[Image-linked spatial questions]
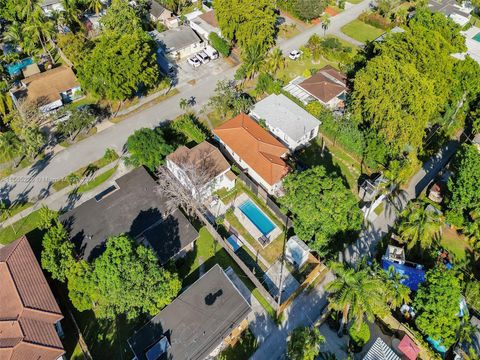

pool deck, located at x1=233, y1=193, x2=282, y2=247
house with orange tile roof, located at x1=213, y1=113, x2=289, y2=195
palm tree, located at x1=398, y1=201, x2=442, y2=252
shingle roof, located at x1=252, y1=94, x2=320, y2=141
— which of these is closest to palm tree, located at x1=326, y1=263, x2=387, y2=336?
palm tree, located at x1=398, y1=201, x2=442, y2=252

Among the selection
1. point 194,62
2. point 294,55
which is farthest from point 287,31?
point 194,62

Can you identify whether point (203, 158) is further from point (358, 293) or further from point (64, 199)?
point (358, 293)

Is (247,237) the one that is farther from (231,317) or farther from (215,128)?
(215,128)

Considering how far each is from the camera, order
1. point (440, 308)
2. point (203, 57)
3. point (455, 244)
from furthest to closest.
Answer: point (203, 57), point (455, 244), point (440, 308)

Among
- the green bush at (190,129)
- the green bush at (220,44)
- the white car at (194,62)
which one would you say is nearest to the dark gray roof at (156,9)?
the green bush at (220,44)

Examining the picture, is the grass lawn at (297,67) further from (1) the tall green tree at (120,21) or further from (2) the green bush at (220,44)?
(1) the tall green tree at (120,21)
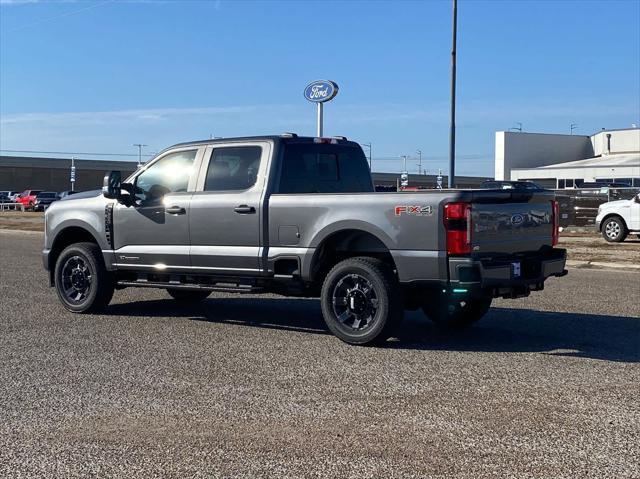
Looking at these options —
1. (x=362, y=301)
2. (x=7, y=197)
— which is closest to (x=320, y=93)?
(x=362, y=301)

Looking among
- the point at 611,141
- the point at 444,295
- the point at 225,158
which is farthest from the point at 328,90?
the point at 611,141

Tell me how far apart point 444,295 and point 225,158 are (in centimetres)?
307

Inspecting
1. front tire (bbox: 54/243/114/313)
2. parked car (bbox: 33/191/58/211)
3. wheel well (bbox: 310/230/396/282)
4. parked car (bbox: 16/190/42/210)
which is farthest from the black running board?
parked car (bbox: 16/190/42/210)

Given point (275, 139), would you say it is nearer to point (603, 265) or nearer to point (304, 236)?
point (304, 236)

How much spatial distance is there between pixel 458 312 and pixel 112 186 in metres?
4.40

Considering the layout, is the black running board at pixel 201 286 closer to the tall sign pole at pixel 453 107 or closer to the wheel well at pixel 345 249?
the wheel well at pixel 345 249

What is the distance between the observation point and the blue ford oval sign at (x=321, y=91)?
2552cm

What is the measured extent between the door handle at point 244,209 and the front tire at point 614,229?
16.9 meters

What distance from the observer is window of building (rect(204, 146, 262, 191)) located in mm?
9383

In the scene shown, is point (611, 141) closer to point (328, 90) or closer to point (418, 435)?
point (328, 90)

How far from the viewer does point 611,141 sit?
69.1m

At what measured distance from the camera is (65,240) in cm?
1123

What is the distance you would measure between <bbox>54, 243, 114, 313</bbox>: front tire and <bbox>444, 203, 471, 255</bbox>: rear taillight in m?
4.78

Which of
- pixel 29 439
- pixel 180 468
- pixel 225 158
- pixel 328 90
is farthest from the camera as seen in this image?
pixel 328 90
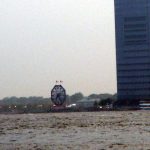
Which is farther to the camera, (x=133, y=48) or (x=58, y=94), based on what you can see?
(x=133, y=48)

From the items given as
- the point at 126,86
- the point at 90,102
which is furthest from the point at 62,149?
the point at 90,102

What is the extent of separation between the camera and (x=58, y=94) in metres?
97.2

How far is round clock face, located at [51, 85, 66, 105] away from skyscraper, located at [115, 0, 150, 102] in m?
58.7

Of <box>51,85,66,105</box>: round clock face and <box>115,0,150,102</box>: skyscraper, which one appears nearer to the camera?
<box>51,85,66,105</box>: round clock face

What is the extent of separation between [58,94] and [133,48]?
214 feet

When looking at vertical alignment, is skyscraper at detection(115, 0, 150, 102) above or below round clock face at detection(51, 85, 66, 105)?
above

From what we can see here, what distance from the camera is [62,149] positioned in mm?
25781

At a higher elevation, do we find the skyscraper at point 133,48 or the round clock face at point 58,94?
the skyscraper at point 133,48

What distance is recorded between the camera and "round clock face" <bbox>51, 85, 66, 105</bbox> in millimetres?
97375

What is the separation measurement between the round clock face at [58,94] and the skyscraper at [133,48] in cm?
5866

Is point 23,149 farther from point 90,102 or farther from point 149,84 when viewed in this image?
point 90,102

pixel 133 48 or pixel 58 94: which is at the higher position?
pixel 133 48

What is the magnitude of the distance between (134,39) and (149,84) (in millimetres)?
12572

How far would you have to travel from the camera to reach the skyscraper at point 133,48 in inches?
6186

==

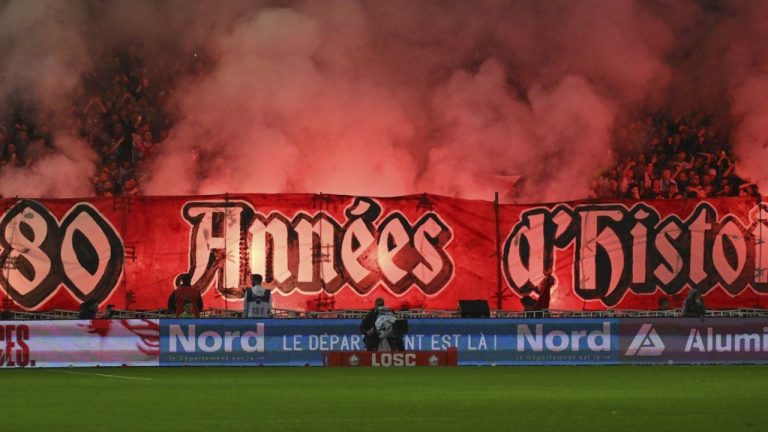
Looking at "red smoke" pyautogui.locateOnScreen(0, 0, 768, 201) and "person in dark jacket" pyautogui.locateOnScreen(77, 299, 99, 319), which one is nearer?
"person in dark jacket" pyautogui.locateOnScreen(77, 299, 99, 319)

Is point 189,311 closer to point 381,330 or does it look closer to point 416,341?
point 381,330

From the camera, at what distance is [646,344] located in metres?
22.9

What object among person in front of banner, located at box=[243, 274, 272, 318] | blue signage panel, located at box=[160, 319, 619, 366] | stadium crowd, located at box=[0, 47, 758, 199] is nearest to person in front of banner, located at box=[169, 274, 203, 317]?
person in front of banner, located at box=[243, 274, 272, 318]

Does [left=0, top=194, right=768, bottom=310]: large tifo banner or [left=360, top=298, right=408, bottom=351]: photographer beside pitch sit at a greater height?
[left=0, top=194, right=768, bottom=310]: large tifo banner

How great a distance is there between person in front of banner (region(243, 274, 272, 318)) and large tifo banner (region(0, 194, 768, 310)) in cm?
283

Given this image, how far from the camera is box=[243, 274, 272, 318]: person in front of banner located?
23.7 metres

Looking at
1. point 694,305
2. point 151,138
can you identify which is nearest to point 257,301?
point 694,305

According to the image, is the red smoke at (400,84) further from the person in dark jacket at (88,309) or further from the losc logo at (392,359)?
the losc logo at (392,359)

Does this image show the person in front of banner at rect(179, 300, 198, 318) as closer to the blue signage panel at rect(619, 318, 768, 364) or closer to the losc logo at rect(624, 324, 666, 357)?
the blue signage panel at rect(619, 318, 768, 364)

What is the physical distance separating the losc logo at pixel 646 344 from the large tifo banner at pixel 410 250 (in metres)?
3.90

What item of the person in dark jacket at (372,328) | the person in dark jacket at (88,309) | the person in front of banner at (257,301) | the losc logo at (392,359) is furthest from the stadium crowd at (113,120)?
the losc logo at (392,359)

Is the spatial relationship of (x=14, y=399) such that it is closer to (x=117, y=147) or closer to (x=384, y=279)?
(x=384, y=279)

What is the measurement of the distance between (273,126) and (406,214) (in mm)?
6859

## Aim of the task
Please pick out each line above that contains the word "skyscraper" and copy those lines in full. Treat uppercase and lowercase as different.

## Answer to this task
How far is round clock face, located at [51, 85, 66, 105] away from skyscraper, located at [115, 0, 150, 102] in m?
Of <box>51,85,66,105</box>: round clock face and <box>115,0,150,102</box>: skyscraper, which one appears nearer to the camera?
When looking at vertical alignment, is skyscraper at detection(115, 0, 150, 102) above or below round clock face at detection(51, 85, 66, 105)?
At a higher elevation, do we find the skyscraper at point 133,48 or the round clock face at point 58,94?
the skyscraper at point 133,48
What is the separation measurement between the round clock face at [58,94] and the skyscraper at [133,48] in cm?
How far would you have to travel from the camera to reach the skyscraper at point 133,48 in inches?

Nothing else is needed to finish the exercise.